Important requirements to be considered during such scenario setup are the size of the sensor devices, which should be as small as possible, lightweight, and low maintenance. The BCI technology has a great potential in helping patients and hospitals by monitoring critical physiological signals and also for implantable camera-based diagnosis. Patient comfort can be greatly increased if the implantable and wearable biomedical devices are small, wireless, and with batteries that last long. The UWB and RFID radio technology can also be used in wireless endoscopy with higher-resolution images transmitted at lower power by the UHF passive RFID and UWB transmitter, also, for the diagnosis of Crohn’s disease, celiac disease, benign and cancerous tumors, ulcerative colitis, gastrointestinal diseases, Barrett’s esophagus, and several others.

3. Simple, efficient, and trustworthy convergence

Future development of applications and technologies is greatly pushed by the explosive growth of data and the growing number of interconnected devices. Because of the scale and complexity of the data to be generated, the concept of hyper-data (i.e., big) has been introduced.

In order to capitalize on the enormous business potential presented by such rapid digitalization, new interoperable architectural and platform solutions are required. The value created by collecting, communicating, coordinating, and leveraging the data from connected devices depends on evolving the key IoT technologies that relate to identification, sensors, localization, wireless and information exchange protocols, data storage and security, and their seamless convergence with advanced cloud computing concepts.

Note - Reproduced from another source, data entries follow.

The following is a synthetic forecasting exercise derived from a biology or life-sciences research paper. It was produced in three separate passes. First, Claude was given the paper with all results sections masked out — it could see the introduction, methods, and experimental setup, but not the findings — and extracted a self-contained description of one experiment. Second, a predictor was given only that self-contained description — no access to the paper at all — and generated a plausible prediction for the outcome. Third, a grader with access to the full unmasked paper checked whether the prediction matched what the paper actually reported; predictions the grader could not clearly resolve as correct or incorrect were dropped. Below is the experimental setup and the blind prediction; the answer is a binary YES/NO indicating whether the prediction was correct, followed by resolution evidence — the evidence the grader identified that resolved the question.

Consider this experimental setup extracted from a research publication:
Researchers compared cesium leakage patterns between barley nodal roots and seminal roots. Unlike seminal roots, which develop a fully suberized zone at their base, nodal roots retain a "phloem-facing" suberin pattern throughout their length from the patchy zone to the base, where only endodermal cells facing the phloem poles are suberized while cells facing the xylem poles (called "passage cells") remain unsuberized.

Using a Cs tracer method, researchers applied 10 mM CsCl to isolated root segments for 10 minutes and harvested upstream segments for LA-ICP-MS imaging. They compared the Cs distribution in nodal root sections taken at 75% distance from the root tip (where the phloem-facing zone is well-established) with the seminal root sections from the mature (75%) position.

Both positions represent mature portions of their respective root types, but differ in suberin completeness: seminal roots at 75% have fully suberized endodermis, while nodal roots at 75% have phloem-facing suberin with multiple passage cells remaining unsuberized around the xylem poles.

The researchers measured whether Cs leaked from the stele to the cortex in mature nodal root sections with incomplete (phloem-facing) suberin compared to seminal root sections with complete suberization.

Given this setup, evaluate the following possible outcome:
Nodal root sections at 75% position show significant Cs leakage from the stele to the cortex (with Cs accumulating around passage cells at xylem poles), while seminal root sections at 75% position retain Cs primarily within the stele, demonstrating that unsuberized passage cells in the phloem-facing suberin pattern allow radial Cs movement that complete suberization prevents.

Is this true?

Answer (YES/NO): NO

In a scenario of hyper-connectivity, supporting networks would need to meet the challenge of the generation of massive sets of streaming digital data, defined by volume, variety, veracity, velocity, and value [24]. This would require distributed application logic cloud infrastructures, able to handle the diversity of data sources and formats and to support the continuous nature of the data acquisition. Security becomes more difficult to address as it is difficult to develop a generic security strategy or model [25], also in view of the emerging “openness” of the networks. Streaming data, in addition, demands ultrafast response times from security and privacy solutions [26]. To realize a comprehensive hyper-data platform, a set of sophisticated and scalable analytic functions should be implemented at infrastructure, platform, and software level, while some of the key requirements to consider relate to response time, reliability, accuracy, and so on.

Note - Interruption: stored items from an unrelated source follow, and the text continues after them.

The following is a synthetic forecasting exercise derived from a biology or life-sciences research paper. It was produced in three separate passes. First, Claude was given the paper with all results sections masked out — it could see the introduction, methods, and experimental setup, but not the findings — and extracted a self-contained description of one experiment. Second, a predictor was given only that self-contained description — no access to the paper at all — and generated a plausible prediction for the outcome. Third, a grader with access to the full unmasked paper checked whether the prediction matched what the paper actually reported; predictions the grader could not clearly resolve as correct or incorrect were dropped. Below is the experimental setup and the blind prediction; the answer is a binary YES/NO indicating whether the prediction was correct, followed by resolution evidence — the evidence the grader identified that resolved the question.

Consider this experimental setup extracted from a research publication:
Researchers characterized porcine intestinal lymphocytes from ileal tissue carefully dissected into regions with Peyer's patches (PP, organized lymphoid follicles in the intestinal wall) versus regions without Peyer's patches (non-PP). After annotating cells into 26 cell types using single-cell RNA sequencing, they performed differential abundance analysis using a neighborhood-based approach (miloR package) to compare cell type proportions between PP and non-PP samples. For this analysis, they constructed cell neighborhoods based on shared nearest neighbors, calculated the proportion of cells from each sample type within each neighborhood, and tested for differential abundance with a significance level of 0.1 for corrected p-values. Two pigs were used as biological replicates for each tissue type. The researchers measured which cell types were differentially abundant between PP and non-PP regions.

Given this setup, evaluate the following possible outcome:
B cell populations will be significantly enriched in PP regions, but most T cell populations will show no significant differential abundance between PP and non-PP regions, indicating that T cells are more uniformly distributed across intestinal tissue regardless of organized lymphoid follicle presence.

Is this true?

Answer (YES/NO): NO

The following functionalities are minimum requirements for the support of the reliable gathering, exchange, and processing of hyper-data in order to take an intelligent real-time decision-making in relation to a given application:

  • Support of 24/7 continuous collection of data from various sources and environments by means of an elastic wireless system based on a converged low power consumption of local area mesh-based communication network (e.g., based on IEEE 802.14.5) complemented by a wide-area mesh-based communication network (based on IEEE 802.22 or 802.16.n network) [27]

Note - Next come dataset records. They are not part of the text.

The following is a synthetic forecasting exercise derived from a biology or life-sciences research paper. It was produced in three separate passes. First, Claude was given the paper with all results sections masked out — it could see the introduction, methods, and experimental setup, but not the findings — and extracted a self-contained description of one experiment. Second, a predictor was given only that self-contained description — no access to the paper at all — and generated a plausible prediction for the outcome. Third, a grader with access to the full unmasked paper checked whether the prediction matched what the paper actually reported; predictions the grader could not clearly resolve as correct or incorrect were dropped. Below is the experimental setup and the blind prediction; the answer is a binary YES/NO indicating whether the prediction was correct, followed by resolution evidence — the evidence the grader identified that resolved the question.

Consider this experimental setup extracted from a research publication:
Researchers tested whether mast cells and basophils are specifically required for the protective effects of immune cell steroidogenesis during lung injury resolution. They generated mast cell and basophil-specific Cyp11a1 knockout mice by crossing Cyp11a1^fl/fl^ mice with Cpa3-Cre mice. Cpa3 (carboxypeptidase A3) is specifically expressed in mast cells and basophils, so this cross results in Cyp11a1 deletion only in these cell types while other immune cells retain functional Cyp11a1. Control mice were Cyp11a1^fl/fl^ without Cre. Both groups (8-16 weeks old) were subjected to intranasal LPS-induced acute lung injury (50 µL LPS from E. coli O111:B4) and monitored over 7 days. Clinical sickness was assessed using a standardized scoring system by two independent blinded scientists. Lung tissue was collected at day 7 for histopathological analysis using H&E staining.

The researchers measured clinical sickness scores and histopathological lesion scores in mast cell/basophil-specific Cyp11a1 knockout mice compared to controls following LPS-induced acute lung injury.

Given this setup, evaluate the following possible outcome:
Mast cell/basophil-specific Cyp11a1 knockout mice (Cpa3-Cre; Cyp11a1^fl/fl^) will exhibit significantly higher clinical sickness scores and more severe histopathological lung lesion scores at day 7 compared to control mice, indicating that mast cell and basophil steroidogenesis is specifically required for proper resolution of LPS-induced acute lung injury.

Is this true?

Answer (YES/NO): YES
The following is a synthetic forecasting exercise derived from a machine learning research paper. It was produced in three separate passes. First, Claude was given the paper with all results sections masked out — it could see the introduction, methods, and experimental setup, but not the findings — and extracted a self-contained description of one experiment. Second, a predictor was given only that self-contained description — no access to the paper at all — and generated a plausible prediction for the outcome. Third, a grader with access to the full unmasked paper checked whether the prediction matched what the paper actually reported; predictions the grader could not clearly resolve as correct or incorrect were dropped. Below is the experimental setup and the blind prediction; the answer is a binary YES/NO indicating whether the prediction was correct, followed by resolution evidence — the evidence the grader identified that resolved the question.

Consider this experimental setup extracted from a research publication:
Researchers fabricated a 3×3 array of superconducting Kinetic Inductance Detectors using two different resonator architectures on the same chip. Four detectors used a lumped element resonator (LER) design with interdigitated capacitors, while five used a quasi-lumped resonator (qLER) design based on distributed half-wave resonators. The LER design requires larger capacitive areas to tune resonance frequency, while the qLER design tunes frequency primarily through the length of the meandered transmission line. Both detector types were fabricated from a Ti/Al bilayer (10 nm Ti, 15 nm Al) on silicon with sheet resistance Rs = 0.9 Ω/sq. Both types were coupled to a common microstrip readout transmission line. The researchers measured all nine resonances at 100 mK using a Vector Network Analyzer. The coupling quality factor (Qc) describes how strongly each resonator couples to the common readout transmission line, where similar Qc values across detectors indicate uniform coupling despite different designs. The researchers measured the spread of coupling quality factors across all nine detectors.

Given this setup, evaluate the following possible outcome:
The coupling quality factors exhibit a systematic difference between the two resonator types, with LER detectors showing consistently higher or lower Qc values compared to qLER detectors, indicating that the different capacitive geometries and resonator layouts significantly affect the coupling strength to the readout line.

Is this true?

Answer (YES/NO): NO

  • Optimized single APIs capable to expose the collected data to a sophisticated in terms of prediction accuracy, sensitivity, and speed of response data processing platform

  • Transformation of the exchanged data into an active decision related to a personalized user application by means of novel parallel/distributed data mining algorithms able to handle multidimensional datasets

  • Protection of the collected, exchanged, and transformed data by means of on-the-fly deployments/positioning of security/privacy functions that may be enabled by a combination of software-defined networking (SDN) and network function virtualization (NFV)

  • Trustworthiness of decision-making enabled by distributed ledger technology (DLT)

  • Protection of data based on privacy-by-design approach

A conceptual vision for a platform able to handle the real-time analysis of large diverse and unstructured datasets acquired in a continuous manner is shown in Figure 6.

Figure 6.

Conceptual vision of a converged IoT cloud platform for hyper-data.

At the user equipment (UE) level, data would be collected from multiple (in the order of thousands and more) nodes located indoors at the user’s home, office, car, or public spaces. These nodes can be battery-operated sensor devices or Internet-enabled personal devices. Functionalities enabling lower layer security to the IoT device or as protection of the physical infrastructure should be put into place at the UE level. The collected data may be processed at the edge level for real-time decision-making while keeping the data mining components at the remote level and distinct locations (e.g., at the cloud). This approach allows for isolation of the individual microservices, and this simplifies the security-related design. The edge component may implement distributed ledger technology (DLT) to enable trustworthiness between the various platform entities. The edge component will also implement some storage capabilities and will expose the API to the collected metastreams of macro-data. Other functionalities at the edge level are the processing and indexing of the micro-data, configurations, and exchange of control data, and decisions that would trigger alarms. The API should support both message-based and pull and push communication.

By introducing an edge level, one can enable certain tasks, such as giving a fast response to a query sent by a user or securing the data transmissions between sensors and concentrators by defining a zero trust security at the entering points. Security can be implemented as a service by means of distributed networking solutions based on technologies such as software-defined networking (SDN), network function virtualization (NFV), network slicing, and evolved cloud computing paradigms. Blockchain and other distributed ledger technologies like Tangle and Hashgraph have recently drawn much attention due to their distributed nature and the possibility of not needing a Central Authority (CA) for establishing trust. Such technology can enable to implement a distributed ledger SDN that can reduce attack window times by allowing IoT forwarding devices to quickly check and download the latest flow-table rules.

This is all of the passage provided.